President William Ruto’s government has encountered a series of legal challenges that threaten to disrupt some of his key policy initiatives.

As a result, the Head of State has had to come out and defend his plans while attacking the judiciary in the same breath.

The President maintains the judiciary is corrupt and thus some of the judgements pronounced within the corridors of justice are influenced.

Below are some of the setbacks the Ruto regime has faced in court:

The Housing Levy

On January 26, 2024, the Court of Appeal declined to extend an order allowing the government to continue collecting the housing levy from salaried workers.

This followed an earlier ruling by the High Court declaring the Housing Levy as unconstitutional.

The government has proposed that each salaried worker is deducted 1.5% of his gross salary.

That deduction is matched by a similar amount by the employer. The proceeds from this deduction are channeled towards building affordable houses for Kenyans.

Despite the ruling, President Ruto maintains his pet project to build affordable houses for Kenyans from the Housing Levy kitty is unstoppable.

The Social Health Security Fund (SHIF)

The Ruto administration also suffered a setback after the Social Health Security Fund (SHIF) was suspended in November 2023 after a response to a petition by Joseph Enock Aura.

This forced Health Cabinet Secretary Susan Nakhumicha to appeal the decision.

Following the appeal, the Court of Appeal overturned an order halting the implementation of the Social Health Security Fund.

The verdict implies the government now has a go-ahead to deduct up to 2.75% from Kenyans’ salaries with the proceeds channeled towards funding the new social healthcare funding.

The Finance Bill

In June 2023, the High Court stopped the implementation of the Finance Bill 2023 following a lawsuit sponsored by Okiyah Omtatah.

Lady Justice M Thande directed the implementation of the law to be put on hold.

Omtatah had challenged the legality of the Bill, saying that it contravened the law since it was being led by the President.

However, in July, the Court of Appeal overturned the order giving a go-ahead to the implementation of the 2023 Finance Act.

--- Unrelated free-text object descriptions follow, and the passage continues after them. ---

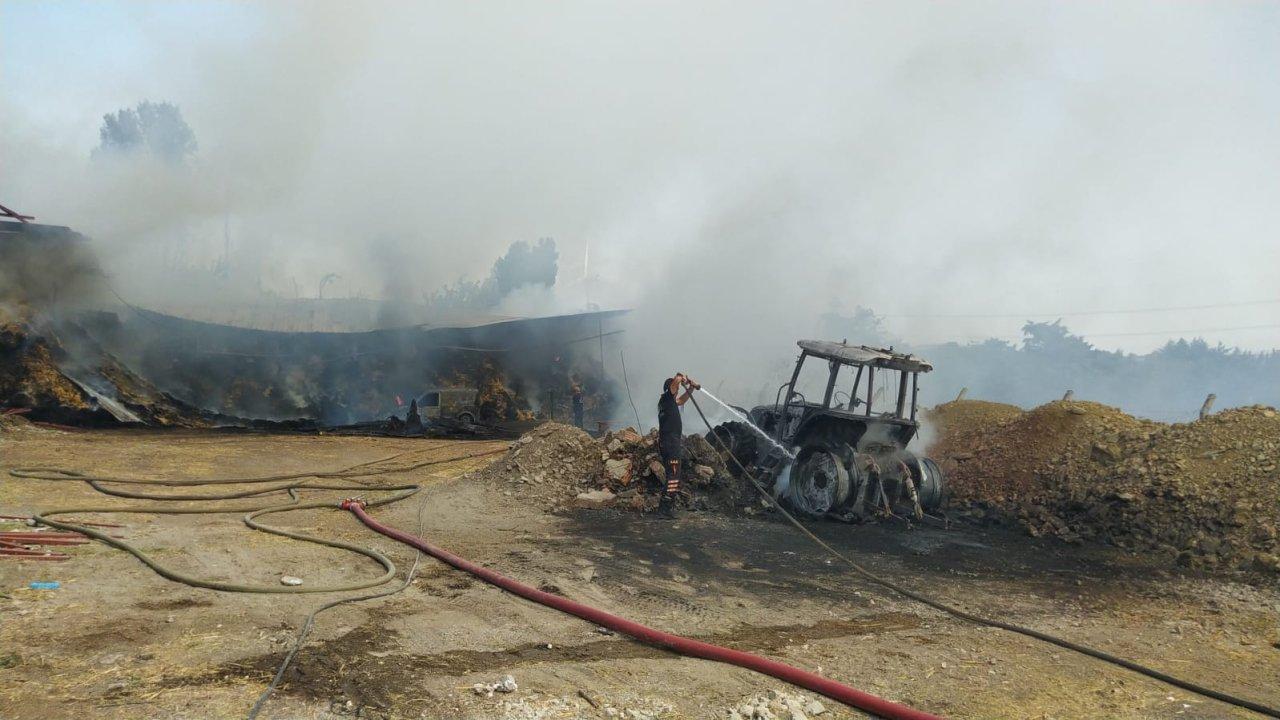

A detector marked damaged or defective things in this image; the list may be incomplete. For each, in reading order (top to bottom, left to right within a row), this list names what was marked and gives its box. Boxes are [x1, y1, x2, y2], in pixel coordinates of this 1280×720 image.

charred hay pile [478, 420, 757, 515]
burnt tractor [727, 338, 947, 517]
charred hay pile [931, 397, 1280, 571]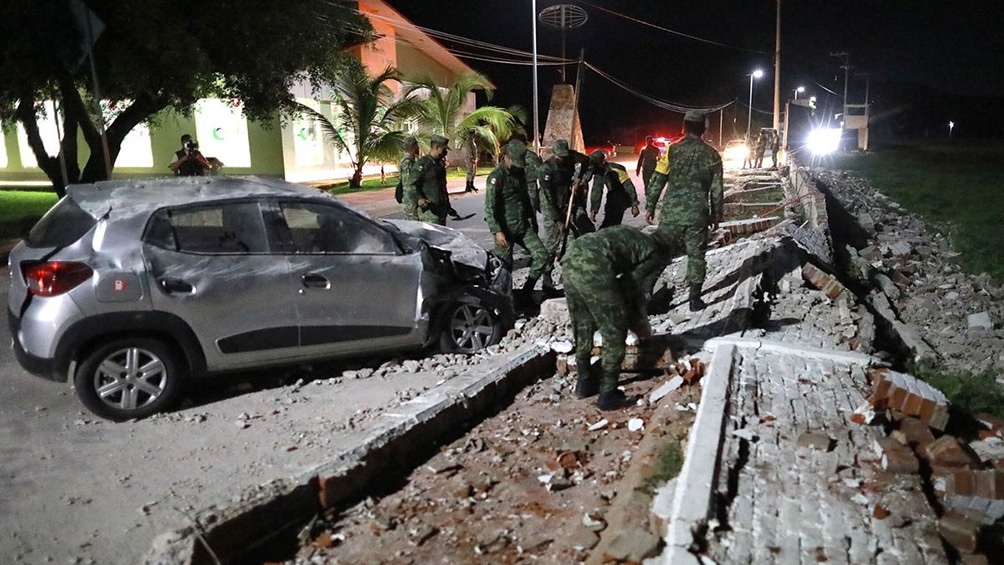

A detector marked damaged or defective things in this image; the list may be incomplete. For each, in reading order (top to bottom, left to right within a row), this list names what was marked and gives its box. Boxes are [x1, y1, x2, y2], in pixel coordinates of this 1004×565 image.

damaged silver car [3, 175, 512, 418]
crushed car hood [384, 219, 486, 270]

This was after Treasury Cabinet Secretary (CS) Prof Njuguna Ndung’u argued that the government was losing half a billion shillings a day as a result of the freeze.

Police deployment to Haiti

In January 26, 2024, the government suffered a blow after the High Court halted a UN-backed plan to deploy 1,000 police officers to Haiti to fight gangs and restore peace.

In the ruling, Justice Enock Chacha Mwita said the constitution only allows members of the Kenya Defence Forces (Kenya Army, Kenya Airforce, and Kenya Navy) to be deployed to keep the peace outside Kenya.

Justice Mwita said Article 240 of the Constitution allows the National Security Council (NSC) to deploy defence forces when requested by the United Nations Security Council.

Privatization of KICC

In December last year, the government suffered a setback after the High Court suspended the government’s move to privatise the Kenyatta International Convention Centre (KICC), a landmark building in Nairobi, and 10 other state corporations following a case filed by the Orange Democratic Movement (ODM) Party.

Justice Chacha Mwita issued the order after ODM through Advocate Jackson Awele said the public was not allowed to give its views regarding the Privatization Act which made it easier to sell the state enterprises to private companies.

“A conservatory order is hereby issued suspending the implementation of section 21 (1) of the Privatization Act 2023 or any decisions made under that section, until 6th February 2024,” reads the order granted by the Judge.